▶ **THE PROBLEM**
Give every entry again, exactly.

(Saved data entries)
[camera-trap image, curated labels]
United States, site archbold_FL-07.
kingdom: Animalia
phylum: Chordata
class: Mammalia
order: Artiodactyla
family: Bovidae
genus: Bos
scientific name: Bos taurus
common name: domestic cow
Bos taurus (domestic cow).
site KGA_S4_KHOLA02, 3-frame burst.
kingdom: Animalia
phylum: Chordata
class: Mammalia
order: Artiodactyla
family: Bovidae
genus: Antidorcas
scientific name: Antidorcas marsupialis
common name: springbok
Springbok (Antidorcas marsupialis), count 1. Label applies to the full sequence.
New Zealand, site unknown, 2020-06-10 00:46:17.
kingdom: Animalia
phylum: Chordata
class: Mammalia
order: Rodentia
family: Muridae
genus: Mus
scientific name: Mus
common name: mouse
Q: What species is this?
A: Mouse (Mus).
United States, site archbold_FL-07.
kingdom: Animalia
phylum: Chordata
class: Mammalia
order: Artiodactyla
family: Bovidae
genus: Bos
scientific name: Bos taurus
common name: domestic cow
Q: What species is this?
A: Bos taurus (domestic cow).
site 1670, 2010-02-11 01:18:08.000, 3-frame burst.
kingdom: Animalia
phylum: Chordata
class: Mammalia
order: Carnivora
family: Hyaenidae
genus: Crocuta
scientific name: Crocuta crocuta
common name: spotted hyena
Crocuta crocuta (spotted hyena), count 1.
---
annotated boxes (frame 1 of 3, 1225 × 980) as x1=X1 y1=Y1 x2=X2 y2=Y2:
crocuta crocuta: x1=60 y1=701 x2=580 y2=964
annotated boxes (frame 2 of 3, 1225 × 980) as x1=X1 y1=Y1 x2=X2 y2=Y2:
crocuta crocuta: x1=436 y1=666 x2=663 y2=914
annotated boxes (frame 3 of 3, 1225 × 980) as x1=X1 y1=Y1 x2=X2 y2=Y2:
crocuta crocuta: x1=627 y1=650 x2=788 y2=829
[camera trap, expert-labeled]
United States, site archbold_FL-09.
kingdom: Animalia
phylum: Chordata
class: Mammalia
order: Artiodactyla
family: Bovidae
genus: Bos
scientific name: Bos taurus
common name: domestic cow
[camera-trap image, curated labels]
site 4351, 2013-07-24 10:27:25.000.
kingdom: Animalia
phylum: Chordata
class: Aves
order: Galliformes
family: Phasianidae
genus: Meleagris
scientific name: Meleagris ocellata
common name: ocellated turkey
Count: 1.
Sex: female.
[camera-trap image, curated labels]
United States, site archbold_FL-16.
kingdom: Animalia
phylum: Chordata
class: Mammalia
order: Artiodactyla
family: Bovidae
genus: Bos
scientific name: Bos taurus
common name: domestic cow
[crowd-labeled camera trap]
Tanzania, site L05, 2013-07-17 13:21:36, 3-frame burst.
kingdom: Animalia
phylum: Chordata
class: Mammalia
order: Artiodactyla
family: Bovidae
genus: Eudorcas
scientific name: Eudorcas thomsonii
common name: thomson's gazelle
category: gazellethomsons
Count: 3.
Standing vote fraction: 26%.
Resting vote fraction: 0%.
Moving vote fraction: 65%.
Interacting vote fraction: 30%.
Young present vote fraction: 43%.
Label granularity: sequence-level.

▶ **COMPLETED TASK**
[camera-trap image, curated labels]
United States, site archbold_FL-07.
kingdom: Animalia
phylum: Chordata
class: Mammalia
order: Artiodactyla
family: Bovidae
genus: Bos
scientific name: Bos taurus
common name: domestic cow
Bos taurus (domestic cow).
site KGA_S4_KHOLA02, 3-frame burst.
kingdom: Animalia
phylum: Chordata
class: Mammalia
order: Artiodactyla
family: Bovidae
genus: Antidorcas
scientific name: Antidorcas marsupialis
common name: springbok
Springbok (Antidorcas marsupialis), count 1. Label applies to the full sequence.
New Zealand, site unknown, 2020-06-10 00:46:17.
kingdom: Animalia
phylum: Chordata
class: Mammalia
order: Rodentia
family: Muridae
genus: Mus
scientific name: Mus
common name: mouse
Q: What species is this?
A: Mouse (Mus).
United States, site archbold_FL-07.
kingdom: Animalia
phylum: Chordata
class: Mammalia
order: Artiodactyla
family: Bovidae
genus: Bos
scientific name: Bos taurus
common name: domestic cow
Q: What species is this?
A: Bos taurus (domestic cow).
site 1670, 2010-02-11 01:18:08.000, 3-frame burst.
kingdom: Animalia
phylum: Chordata
class: Mammalia
order: Carnivora
family: Hyaenidae
genus: Crocuta
scientific name: Crocuta crocuta
common name: spotted hyena
Crocuta crocuta (spotted hyena), count 1.
---
annotated boxes (frame 1 of 3, 1225 × 980) as x1=X1 y1=Y1 x2=X2 y2=Y2:
crocuta crocuta: x1=60 y1=701 x2=580 y2=964
annotated boxes (frame 2 of 3, 1225 × 980) as x1=X1 y1=Y1 x2=X2 y2=Y2:
crocuta crocuta: x1=436 y1=666 x2=663 y2=914
annotated boxes (frame 3 of 3, 1225 × 980) as x1=X1 y1=Y1 x2=X2 y2=Y2:
crocuta crocuta: x1=627 y1=650 x2=788 y2=829
[camera trap, expert-labeled]
United States, site archbold_FL-09.
kingdom: Animalia
phylum: Chordata
class: Mammalia
order: Artiodactyla
family: Bovidae
genus: Bos
scientific name: Bos taurus
common name: domestic cow
[camera-trap image, curated labels]
site 4351, 2013-07-24 10:27:25.000.
kingdom: Animalia
phylum: Chordata
class: Aves
order: Galliformes
family: Phasianidae
genus: Meleagris
scientific name: Meleagris ocellata
common name: ocellated turkey
Count: 1.
Sex: female.
[camera-trap image, curated labels]
United States, site archbold_FL-16.
kingdom: Animalia
phylum: Chordata
class: Mammalia
order: Artiodactyla
family: Bovidae
genus: Bos
scientific name: Bos taurus
common name: domestic cow
[crowd-labeled camera trap]
Tanzania, site L05, 2013-07-17 13:21:36, 3-frame burst.
kingdom: Animalia
phylum: Chordata
class: Mammalia
order: Artiodactyla
family: Bovidae
genus: Eudorcas
scientific name: Eudorcas thomsonii
common name: thomson's gazelle
category: gazellethomsons
Count: 3.
Standing vote fraction: 26%.
Resting vote fraction: 0%.
Moving vote fraction: 65%.
Interacting vote fraction: 30%.
Young present vote fraction: 43%.
Label granularity: sequence-level.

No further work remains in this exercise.